### TEXT PROVIDED
Compassion – Full View / Grey Area

Before I get into it, let’s make the subjects clear:

colorfulsquare Com·pas·sion
[kəmˈpaSHən]

NOUN
  1. sympathetic pity and concern for the sufferings or misfortunes of others:
    “the victims should be treated with compassion”
    synonyms: pity · sympathy · empathy · fellow feeling · care · concern · solicitude · sensitivity · warmth· love · tenderness · mercy · leniency · tolerance · kindness · humanity · charity
colorfulsquare Thor·ough
[ˈTHərō]

ADJECTIVE
  1. complete with regard to every detail; not superficial or partial:
    “planners need a thorough understanding of the subject”
    synonyms: rigorous · in-depth · exhaustive · thoroughgoing · minute · detailed · close · meticulous · methodical · careful · complete · comprehensive · full · extensive · widespread · sweeping ·

     

colorfulsquare Grey a·re·a
[ɡrā ˈerēə]
NOUN
  1. An open range of “direction potential” small facts meeting between hard facts. Pivotable information.

synonyms
debatable · open to question

 


Have you noticed a big drop in compassion?
○ Why and how does this happen?
○ What is needed to have compassion?

### WHAT THE EXERCISE ASKS
Answer these from the compassion page:
(a) What part of speech is "thorough" labeled as?
(b) What example sentence is given under the definition of compassion?
(c) Which synonyms are listed for "grey area"?

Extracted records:
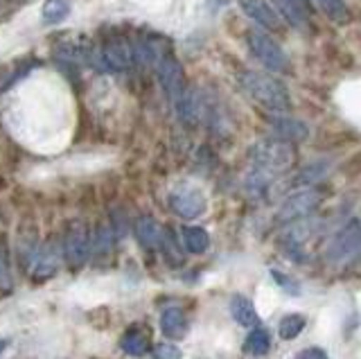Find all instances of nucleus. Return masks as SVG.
Returning <instances> with one entry per match:
<instances>
[{"label": "nucleus", "mask_w": 361, "mask_h": 359, "mask_svg": "<svg viewBox=\"0 0 361 359\" xmlns=\"http://www.w3.org/2000/svg\"><path fill=\"white\" fill-rule=\"evenodd\" d=\"M240 86L244 93L255 99L259 107H264L271 114H289L291 111V95L287 86L278 82L276 77L257 73V71H246L240 75Z\"/></svg>", "instance_id": "f257e3e1"}, {"label": "nucleus", "mask_w": 361, "mask_h": 359, "mask_svg": "<svg viewBox=\"0 0 361 359\" xmlns=\"http://www.w3.org/2000/svg\"><path fill=\"white\" fill-rule=\"evenodd\" d=\"M251 161H253V170L274 178L278 174L289 172L296 165V150L280 138H264L253 145Z\"/></svg>", "instance_id": "f03ea898"}, {"label": "nucleus", "mask_w": 361, "mask_h": 359, "mask_svg": "<svg viewBox=\"0 0 361 359\" xmlns=\"http://www.w3.org/2000/svg\"><path fill=\"white\" fill-rule=\"evenodd\" d=\"M246 46L251 50L253 57L264 66L267 71L274 73H289L291 61L287 57V52L282 50L278 43L264 35L262 30H248L246 32Z\"/></svg>", "instance_id": "7ed1b4c3"}, {"label": "nucleus", "mask_w": 361, "mask_h": 359, "mask_svg": "<svg viewBox=\"0 0 361 359\" xmlns=\"http://www.w3.org/2000/svg\"><path fill=\"white\" fill-rule=\"evenodd\" d=\"M327 260L332 264H343L361 255V219L348 221L334 238L327 242L325 249Z\"/></svg>", "instance_id": "20e7f679"}, {"label": "nucleus", "mask_w": 361, "mask_h": 359, "mask_svg": "<svg viewBox=\"0 0 361 359\" xmlns=\"http://www.w3.org/2000/svg\"><path fill=\"white\" fill-rule=\"evenodd\" d=\"M321 201H323V193H319V190H314V188L296 190V193H291V195L280 204L276 219H278L280 224L307 219V217L312 215V212L321 206Z\"/></svg>", "instance_id": "39448f33"}, {"label": "nucleus", "mask_w": 361, "mask_h": 359, "mask_svg": "<svg viewBox=\"0 0 361 359\" xmlns=\"http://www.w3.org/2000/svg\"><path fill=\"white\" fill-rule=\"evenodd\" d=\"M156 75H158V82H161V86H163V91L167 93V97L172 99V102L185 93L188 84H185L183 66L178 63V59L169 50H165L161 57H158Z\"/></svg>", "instance_id": "423d86ee"}, {"label": "nucleus", "mask_w": 361, "mask_h": 359, "mask_svg": "<svg viewBox=\"0 0 361 359\" xmlns=\"http://www.w3.org/2000/svg\"><path fill=\"white\" fill-rule=\"evenodd\" d=\"M63 255L71 269H82L90 255V238L84 221H71L63 235Z\"/></svg>", "instance_id": "0eeeda50"}, {"label": "nucleus", "mask_w": 361, "mask_h": 359, "mask_svg": "<svg viewBox=\"0 0 361 359\" xmlns=\"http://www.w3.org/2000/svg\"><path fill=\"white\" fill-rule=\"evenodd\" d=\"M135 59L133 46L129 41H124L120 37L106 39L104 46L99 50V66L109 73H122L127 71Z\"/></svg>", "instance_id": "6e6552de"}, {"label": "nucleus", "mask_w": 361, "mask_h": 359, "mask_svg": "<svg viewBox=\"0 0 361 359\" xmlns=\"http://www.w3.org/2000/svg\"><path fill=\"white\" fill-rule=\"evenodd\" d=\"M169 206H172V210L178 217L197 219L206 212L208 201H206V197H203L201 190L192 188V185H180L174 190L172 195H169Z\"/></svg>", "instance_id": "1a4fd4ad"}, {"label": "nucleus", "mask_w": 361, "mask_h": 359, "mask_svg": "<svg viewBox=\"0 0 361 359\" xmlns=\"http://www.w3.org/2000/svg\"><path fill=\"white\" fill-rule=\"evenodd\" d=\"M237 3H240L242 12H244L248 18L255 20V23H257V25H262L264 30H271V32L282 30L280 14L267 3V0H237Z\"/></svg>", "instance_id": "9d476101"}, {"label": "nucleus", "mask_w": 361, "mask_h": 359, "mask_svg": "<svg viewBox=\"0 0 361 359\" xmlns=\"http://www.w3.org/2000/svg\"><path fill=\"white\" fill-rule=\"evenodd\" d=\"M274 5L278 7V14L285 16V20L293 30L305 32L310 28L312 12L307 0H274Z\"/></svg>", "instance_id": "9b49d317"}, {"label": "nucleus", "mask_w": 361, "mask_h": 359, "mask_svg": "<svg viewBox=\"0 0 361 359\" xmlns=\"http://www.w3.org/2000/svg\"><path fill=\"white\" fill-rule=\"evenodd\" d=\"M269 125L274 129L276 136L285 142H300V140H307L310 136V129L305 122L293 120L285 114H274L269 118Z\"/></svg>", "instance_id": "f8f14e48"}, {"label": "nucleus", "mask_w": 361, "mask_h": 359, "mask_svg": "<svg viewBox=\"0 0 361 359\" xmlns=\"http://www.w3.org/2000/svg\"><path fill=\"white\" fill-rule=\"evenodd\" d=\"M135 238H138V242L145 246V249L154 251V249H161L165 231L161 229V224H158L154 217H140L135 221Z\"/></svg>", "instance_id": "ddd939ff"}, {"label": "nucleus", "mask_w": 361, "mask_h": 359, "mask_svg": "<svg viewBox=\"0 0 361 359\" xmlns=\"http://www.w3.org/2000/svg\"><path fill=\"white\" fill-rule=\"evenodd\" d=\"M174 109H176V116L180 118V122H185V125H197L201 118L203 104H201L197 91L185 88V93L178 99H174Z\"/></svg>", "instance_id": "4468645a"}, {"label": "nucleus", "mask_w": 361, "mask_h": 359, "mask_svg": "<svg viewBox=\"0 0 361 359\" xmlns=\"http://www.w3.org/2000/svg\"><path fill=\"white\" fill-rule=\"evenodd\" d=\"M161 330L167 339H183L188 334V319L180 308H167L161 314Z\"/></svg>", "instance_id": "2eb2a0df"}, {"label": "nucleus", "mask_w": 361, "mask_h": 359, "mask_svg": "<svg viewBox=\"0 0 361 359\" xmlns=\"http://www.w3.org/2000/svg\"><path fill=\"white\" fill-rule=\"evenodd\" d=\"M231 314L237 323L244 325V328H257L259 325V317H257V310L253 305V300L242 296V294H235L231 298Z\"/></svg>", "instance_id": "dca6fc26"}, {"label": "nucleus", "mask_w": 361, "mask_h": 359, "mask_svg": "<svg viewBox=\"0 0 361 359\" xmlns=\"http://www.w3.org/2000/svg\"><path fill=\"white\" fill-rule=\"evenodd\" d=\"M120 348L131 357H142L147 351H149V334L142 332L140 328H131L122 334Z\"/></svg>", "instance_id": "f3484780"}, {"label": "nucleus", "mask_w": 361, "mask_h": 359, "mask_svg": "<svg viewBox=\"0 0 361 359\" xmlns=\"http://www.w3.org/2000/svg\"><path fill=\"white\" fill-rule=\"evenodd\" d=\"M180 240H183L185 249L195 255L206 253L210 246V235L201 226H183V231H180Z\"/></svg>", "instance_id": "a211bd4d"}, {"label": "nucleus", "mask_w": 361, "mask_h": 359, "mask_svg": "<svg viewBox=\"0 0 361 359\" xmlns=\"http://www.w3.org/2000/svg\"><path fill=\"white\" fill-rule=\"evenodd\" d=\"M73 12V0H45L43 3V23L45 25H59Z\"/></svg>", "instance_id": "6ab92c4d"}, {"label": "nucleus", "mask_w": 361, "mask_h": 359, "mask_svg": "<svg viewBox=\"0 0 361 359\" xmlns=\"http://www.w3.org/2000/svg\"><path fill=\"white\" fill-rule=\"evenodd\" d=\"M314 3L319 5L321 12L336 25H345L353 20V14H350V7L345 5V0H314Z\"/></svg>", "instance_id": "aec40b11"}, {"label": "nucleus", "mask_w": 361, "mask_h": 359, "mask_svg": "<svg viewBox=\"0 0 361 359\" xmlns=\"http://www.w3.org/2000/svg\"><path fill=\"white\" fill-rule=\"evenodd\" d=\"M271 348V336L264 328H253L251 332L246 334V341H244V353L253 355V357H262L269 353Z\"/></svg>", "instance_id": "412c9836"}, {"label": "nucleus", "mask_w": 361, "mask_h": 359, "mask_svg": "<svg viewBox=\"0 0 361 359\" xmlns=\"http://www.w3.org/2000/svg\"><path fill=\"white\" fill-rule=\"evenodd\" d=\"M327 172V165L325 163H312V165H305L302 170L296 174V178H293V185H296L300 190V185H314V183H319L321 178L325 176Z\"/></svg>", "instance_id": "4be33fe9"}, {"label": "nucleus", "mask_w": 361, "mask_h": 359, "mask_svg": "<svg viewBox=\"0 0 361 359\" xmlns=\"http://www.w3.org/2000/svg\"><path fill=\"white\" fill-rule=\"evenodd\" d=\"M305 330V317L300 314H287V317H282L280 323H278V332L282 339H296V336Z\"/></svg>", "instance_id": "5701e85b"}, {"label": "nucleus", "mask_w": 361, "mask_h": 359, "mask_svg": "<svg viewBox=\"0 0 361 359\" xmlns=\"http://www.w3.org/2000/svg\"><path fill=\"white\" fill-rule=\"evenodd\" d=\"M14 289V278H11V264H9V251L5 240L0 238V291L9 294Z\"/></svg>", "instance_id": "b1692460"}, {"label": "nucleus", "mask_w": 361, "mask_h": 359, "mask_svg": "<svg viewBox=\"0 0 361 359\" xmlns=\"http://www.w3.org/2000/svg\"><path fill=\"white\" fill-rule=\"evenodd\" d=\"M56 272V253H54V246H45L41 251V255L37 257V274L41 278H48Z\"/></svg>", "instance_id": "393cba45"}, {"label": "nucleus", "mask_w": 361, "mask_h": 359, "mask_svg": "<svg viewBox=\"0 0 361 359\" xmlns=\"http://www.w3.org/2000/svg\"><path fill=\"white\" fill-rule=\"evenodd\" d=\"M271 276H274V280L282 287V291H287V294H291V296H298L300 294V285L296 283V280H291L287 274L278 272V269H271Z\"/></svg>", "instance_id": "a878e982"}, {"label": "nucleus", "mask_w": 361, "mask_h": 359, "mask_svg": "<svg viewBox=\"0 0 361 359\" xmlns=\"http://www.w3.org/2000/svg\"><path fill=\"white\" fill-rule=\"evenodd\" d=\"M180 348L174 343H156L154 346V359H180Z\"/></svg>", "instance_id": "bb28decb"}, {"label": "nucleus", "mask_w": 361, "mask_h": 359, "mask_svg": "<svg viewBox=\"0 0 361 359\" xmlns=\"http://www.w3.org/2000/svg\"><path fill=\"white\" fill-rule=\"evenodd\" d=\"M293 359H330V357H327L323 348H305V351H300Z\"/></svg>", "instance_id": "cd10ccee"}, {"label": "nucleus", "mask_w": 361, "mask_h": 359, "mask_svg": "<svg viewBox=\"0 0 361 359\" xmlns=\"http://www.w3.org/2000/svg\"><path fill=\"white\" fill-rule=\"evenodd\" d=\"M226 3H228V0H208V7H210V9H219V7H224Z\"/></svg>", "instance_id": "c85d7f7f"}, {"label": "nucleus", "mask_w": 361, "mask_h": 359, "mask_svg": "<svg viewBox=\"0 0 361 359\" xmlns=\"http://www.w3.org/2000/svg\"><path fill=\"white\" fill-rule=\"evenodd\" d=\"M7 346H9V341H7V339H0V355H3V353L7 351Z\"/></svg>", "instance_id": "c756f323"}]
</instances>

### THE REPLY
(a) Adjective.
(b) "the victims should be treated with compassion"
(c) Debatable and open to question.